Here are some stats to put this bump in perspective:
Size: 2nd largest out of 9 (only the Inauguration bump was more)
Time Scale: 2nd quickest out of 9, jumping 2.6% in one week, and the full 3.5 over two (only the Inauguration bump was faster)
Start Point: 1st Best. All the previous bumps, including the inauguration, started from a lower baseline approval rating. This is relevant because it is harder to get a bump when your approval is higher, and easier when it is lower.
Duration: ??? We are in the third week of this bump. The average Trump approval bump sustains itself for about a month, with the exception of the Midterm bump that lasted three and a half months. As of this writing in the first week of April, the approval bump has stalled in its third week, sticking at 45.8% for two weeks in a row. Whether this rating will continue to increase or decline in the next few weeks will tell us more about the true shape of this ninth approval bump.

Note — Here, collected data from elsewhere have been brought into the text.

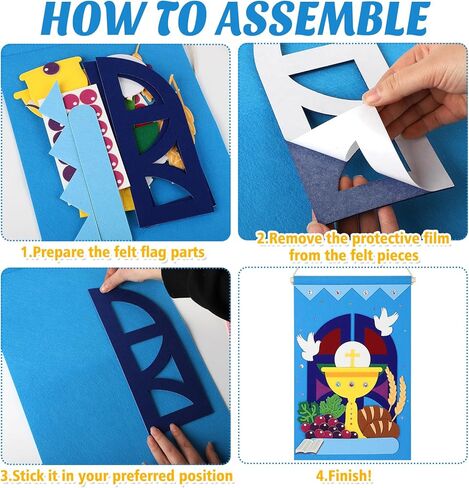 HOW TO ASSEMBLE

1.Prepare the felt flag parts

2.Remove the protective film from the felt pieces

3.Stick it in your preferred position

4.Finish!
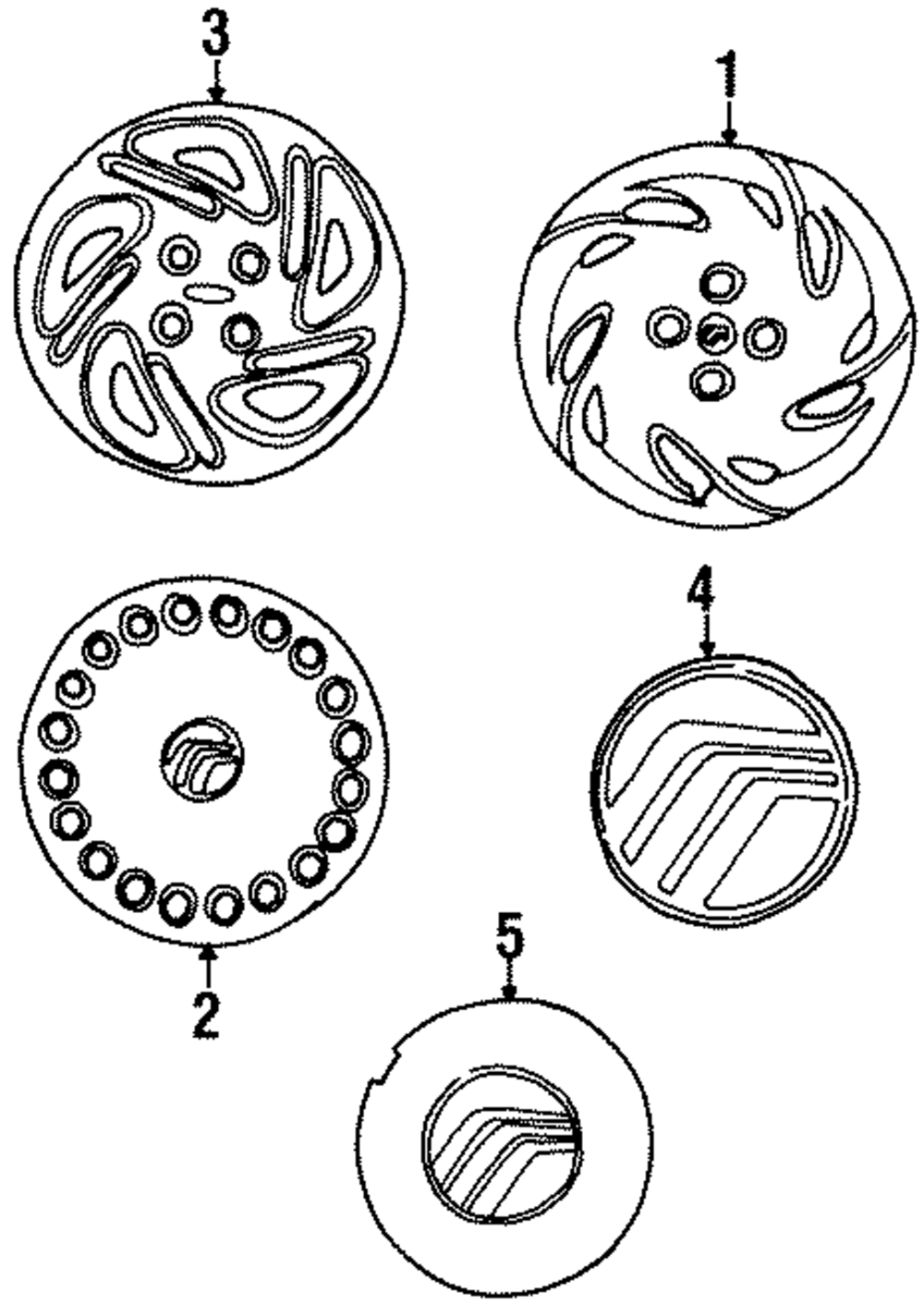 3
1
4
2
5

Read below for some other commentary on why the bump is happening now.
According to a report by Cook Political Report:
Democratic strategist tells me via email that while Trump’s “approval is up, particularly his approval on coronavirus response. BUT, the uptick is heavily driven by Democrats who (A) are not going to stay with him in the long haul; (B) likely driven by folks who WANT him to succeed, not people who actually think he is doing well.”
One GOP pollster I spoke with this week argues that we should think of this not as a ‘rally’ around Trump, but to see it as more about latitude. That is, voters who aren’t normally fans of the president (Democrats and many independents), are currently giving the president some ‘latitude’ to navigate this unprecedented crisis. However, there’s no evidence in the data, said this person, that they are turning into Trump voters.
And according to this Thomas Edsall piece, pols show danger signs for Trump:
A March 10-15 NBC News/Commonwealth Fund poll asked 1,006 adults “How much do you trust the President Trump to provide information about the coronavirus epidemic?” A majority, 53 percent, said they either had no trust at all (40 percent) or little trust (13 percent). 30 percent said they either completely trust (16 percent) or mostly trust (14 percent) the president.
“Trump’s overall approval rating drops among people who are more worried about catching the coronavirus, report severe local economic impacts, say their lives have been especially disrupted or know someone who’s caught the virus. He also has lower approval in states with higher per capita infection rates. … the results suggest that as the crisis deepens, the risks to views of his performance likely rise.”
This Vox piece points out that Trump’s bump is small compared to what world leaders and governors are earning right now, and in comparison with what presidents have historically earned during crises: “The most striking thing about Trump’s approval rating bump, however, is simply that it’s very small. Compared to other politicians in the US and abroad, he’s very bad at playing a unifying figure. As a politician, that weakness is offset by the way the Electoral College overweights his coalition. But given the public opinion equivalent of a layup, he’s falling far short of the hoop.”
Update: April 25, 2020 – The Cornavirus rally lasted only three weeks, beginning roughly March 15 and lasting until about April 4. The approval rating rose for two of those weeks, and then stayed stuck at the high point of 45.8% for the third week, before dropping. It is his third briefest bump, with six of the nine lasting more than four weeks.